Over the past week, Wall Street experienced a financially significant event meriting inclusion in academic textbooks. Despite renewed hostilities in the Middle East and the temporary closure of the Strait of Hormuz, global capital markets reacted counterintuitively—contrary to the conventional “bombs scare bonds” hypothesis long held by traditional market participants. U.S. Treasury securities—the world’s most secure safe-haven asset—did not experience the anticipated inflow of capital; instead, they underwent substantial selling pressure. The yield on the 10-year U.S. Treasury note surged above 4%, registering its largest single-day increase since June of last year. Concurrently, the Dow Jones Industrial Average declined, shares of Norwegian Cruise Line Holdings fell by more than 10%, and Delta Air Lines and United Airlines each posted losses exceeding 2.5%. These developments collectively signal that, this time, inflation expectations—not geopolitical risk per se—have become the dominant channel through which geopolitical events transmit financial market effects.
The logic of the trigger of this financial turmoil has undergone a fundamental change. With the attack on the highest leader of Iran and the cutting off of the "carotid artery" of global oil transportation - the Strait of Hormuz, international oil prices soared by more than 6%. According to traditional logic, such a level of black swan event should have driven capital to flood into the US bond market for shelter. However, the bond market not only did not rise, but also collapsed. The chief economic advisor of Allianz, El-Erian, pointed out: "The bond market is saying, I'm more worried about inflation than growth." When war threatens energy supply, it activates the dormant beast of inflation first. Investors' fear is no longer just the uncertainty of war, but the high oil prices brought by the war that will force the Federal Reserve to maintain high interest rates for a longer period. Under this logic, bonds are no longer a safe haven asset, but a hot potato that is abandoned due to the erosion of fixed-income value by inflation.
This logic reversal is causing chain risks in the financial market.

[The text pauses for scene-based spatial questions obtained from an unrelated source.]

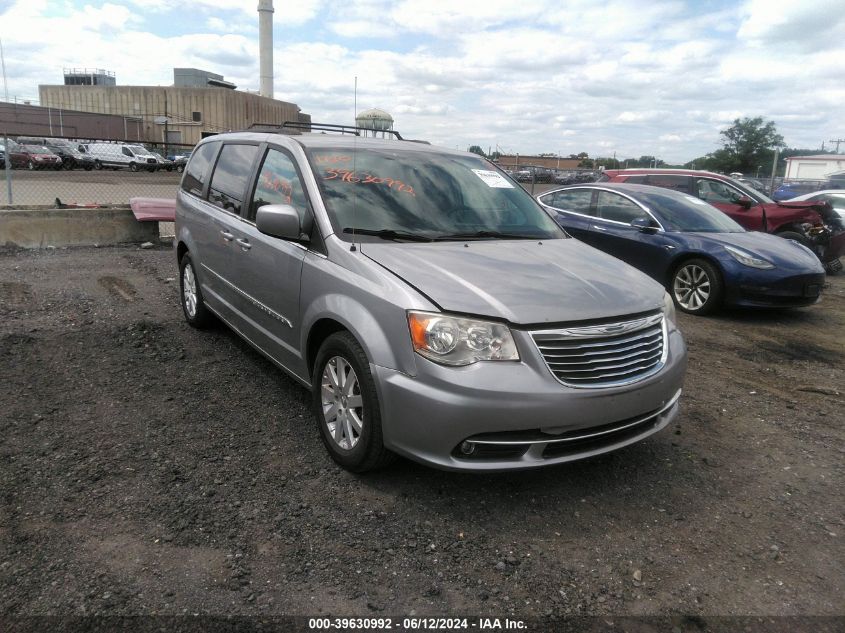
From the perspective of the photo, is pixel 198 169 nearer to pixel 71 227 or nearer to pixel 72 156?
pixel 71 227

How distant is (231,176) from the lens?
16.1 feet

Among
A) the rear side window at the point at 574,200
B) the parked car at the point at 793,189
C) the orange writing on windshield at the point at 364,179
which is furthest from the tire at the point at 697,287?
the parked car at the point at 793,189

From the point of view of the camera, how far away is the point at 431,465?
9.70ft

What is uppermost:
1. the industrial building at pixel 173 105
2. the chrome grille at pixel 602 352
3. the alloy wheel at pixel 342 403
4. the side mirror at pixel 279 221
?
the industrial building at pixel 173 105

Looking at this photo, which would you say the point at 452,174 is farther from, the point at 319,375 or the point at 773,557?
the point at 773,557

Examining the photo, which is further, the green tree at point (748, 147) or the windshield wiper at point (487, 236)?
the green tree at point (748, 147)

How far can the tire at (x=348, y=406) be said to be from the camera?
310cm

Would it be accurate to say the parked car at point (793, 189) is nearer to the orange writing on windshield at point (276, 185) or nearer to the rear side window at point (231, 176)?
the rear side window at point (231, 176)

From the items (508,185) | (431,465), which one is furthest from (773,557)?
(508,185)

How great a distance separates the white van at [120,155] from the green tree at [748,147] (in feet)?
169

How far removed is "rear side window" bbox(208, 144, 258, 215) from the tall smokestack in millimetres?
78110

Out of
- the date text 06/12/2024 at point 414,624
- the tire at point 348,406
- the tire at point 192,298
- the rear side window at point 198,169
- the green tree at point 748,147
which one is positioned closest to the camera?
the date text 06/12/2024 at point 414,624

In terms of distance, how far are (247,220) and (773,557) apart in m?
3.65

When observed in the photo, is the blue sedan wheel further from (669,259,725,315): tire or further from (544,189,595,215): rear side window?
(544,189,595,215): rear side window
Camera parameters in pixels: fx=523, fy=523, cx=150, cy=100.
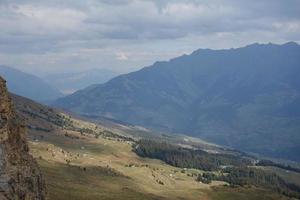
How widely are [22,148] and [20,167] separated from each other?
5.23 meters

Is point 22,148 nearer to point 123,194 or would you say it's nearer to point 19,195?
point 19,195

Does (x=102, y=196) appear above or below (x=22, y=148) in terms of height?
below

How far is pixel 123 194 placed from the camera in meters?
187

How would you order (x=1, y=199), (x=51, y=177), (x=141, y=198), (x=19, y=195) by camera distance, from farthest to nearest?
1. (x=51, y=177)
2. (x=141, y=198)
3. (x=19, y=195)
4. (x=1, y=199)

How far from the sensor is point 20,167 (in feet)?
157

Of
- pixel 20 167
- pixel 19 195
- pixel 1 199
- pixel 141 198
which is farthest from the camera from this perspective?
pixel 141 198

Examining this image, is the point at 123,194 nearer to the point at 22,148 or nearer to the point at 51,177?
the point at 51,177

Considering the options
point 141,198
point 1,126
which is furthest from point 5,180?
point 141,198

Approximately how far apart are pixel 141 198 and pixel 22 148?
133 metres

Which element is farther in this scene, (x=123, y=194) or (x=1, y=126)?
(x=123, y=194)

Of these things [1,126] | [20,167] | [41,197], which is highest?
[1,126]

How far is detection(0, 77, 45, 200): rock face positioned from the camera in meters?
43.8

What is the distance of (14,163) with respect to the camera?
47.2 metres

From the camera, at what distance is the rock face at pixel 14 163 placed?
144ft
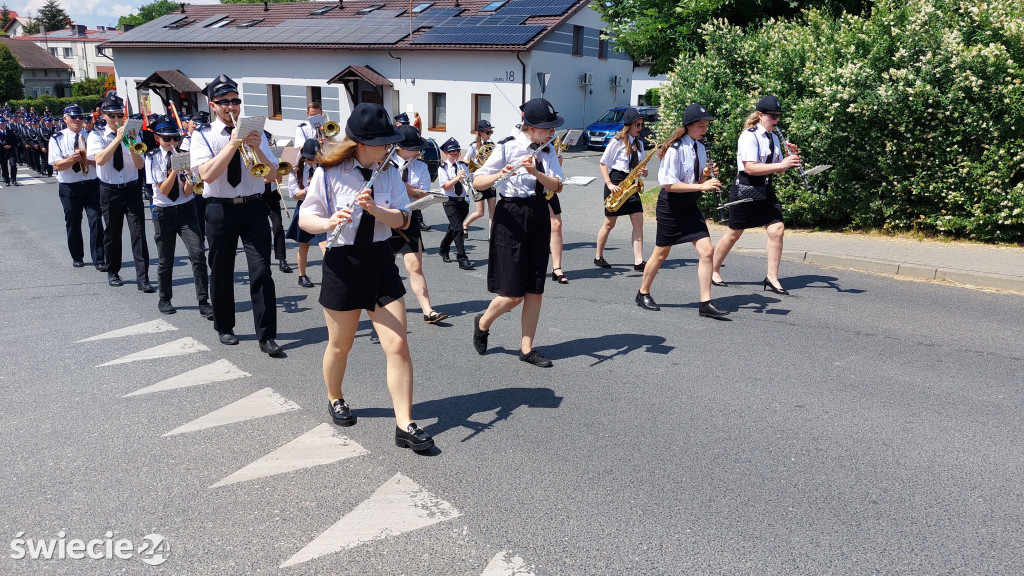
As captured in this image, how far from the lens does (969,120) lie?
9.88m

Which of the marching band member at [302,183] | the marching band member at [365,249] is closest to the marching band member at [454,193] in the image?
the marching band member at [302,183]

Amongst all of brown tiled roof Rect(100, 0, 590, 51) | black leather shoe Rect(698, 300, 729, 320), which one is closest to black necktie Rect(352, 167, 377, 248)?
black leather shoe Rect(698, 300, 729, 320)

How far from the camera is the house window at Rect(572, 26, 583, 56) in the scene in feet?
105

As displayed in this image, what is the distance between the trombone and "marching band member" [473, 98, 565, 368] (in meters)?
1.61

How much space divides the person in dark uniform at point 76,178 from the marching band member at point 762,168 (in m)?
7.34

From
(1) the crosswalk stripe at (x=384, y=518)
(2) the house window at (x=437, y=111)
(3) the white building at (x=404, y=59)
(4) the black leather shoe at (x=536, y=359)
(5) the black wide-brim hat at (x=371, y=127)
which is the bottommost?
(1) the crosswalk stripe at (x=384, y=518)

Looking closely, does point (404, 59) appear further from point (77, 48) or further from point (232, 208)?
point (77, 48)

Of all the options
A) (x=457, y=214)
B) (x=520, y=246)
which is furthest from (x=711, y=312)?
(x=457, y=214)

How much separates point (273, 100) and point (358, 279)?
34919 mm

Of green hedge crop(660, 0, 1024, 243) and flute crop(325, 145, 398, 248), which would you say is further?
green hedge crop(660, 0, 1024, 243)

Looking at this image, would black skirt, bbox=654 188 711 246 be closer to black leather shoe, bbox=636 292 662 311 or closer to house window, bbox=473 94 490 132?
black leather shoe, bbox=636 292 662 311

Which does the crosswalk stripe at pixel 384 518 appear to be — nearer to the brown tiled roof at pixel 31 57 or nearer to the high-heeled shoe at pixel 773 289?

For the aviation and cruise industries, this is a perfect storm: The over 10% plunge of Norwegian Cruise Line is not only a reflection of rising fuel costs, but also the direct revenue loss caused by the interruption of Middle East routes and flight cancellations. At least 4,000 flights were forced to be cancelled in the past three days, and the closure of airports in Dubai and Doha led to the detention of tens of thousands of passengers. For those enterprises that just completed deleveraging in the tourism recovery wave, this is like a slap in the face. The deeper financial transmission lies in the fact that pressure on the cost end is penetrating the entire economic fundamentals. The CEO of JPMorgan Chase, Jamie Dimon, compared the high inflation to "a stinky raccoon at a party". Currently, the futures market has postponed the expectation of the first US interest rate cut from July to September. Once the expectation of a rate cut is shattered, the valuation of interest-sensitive technology stocks will face heavy pressure, and the credit market may also crack due to the high financing costs of enterprises. The resilience shown by the US economy after experiencing trade wars and immigration policy shocks is being easily dismantled by this "energy war".
Facing such an eerie financial landscape, the so-called "countermeasures" sound more like black humor. For investors holding airline stocks, the advice of Morgan Stanley strategists "buy when oil rises to $100 per barrel" is unlikely to alleviate the current anxiety. For the leaders of aviation, logistics and manufacturing, the only way out seems to be "hedge, hedge, and hedge again". However, when the entire market is rushing to buy hedging tools, the cost of hedging itself has become another mountain on the balance sheet. As for the policy makers in Washington, they are busy claiming "completely destroy the Iranian navy" while having to face the reality of persistent inflation stickiness. The so-called "energy-led" strategy of the White House seems particularly pale in the face of global supply chain disruptions. Perhaps, for the participants in the financial market, the most practical approach is neither to buy the plummeting airline stocks nor to chase the soaring gold prices. Instead, it is to sit back, quietly observe this financial narrative transformation that is ignited by war, fueled by inflation, and might eventually be extinguished by an economic recession. When the safest assets in the world start to fall illogically all over the place, cash might be the last source of dignity.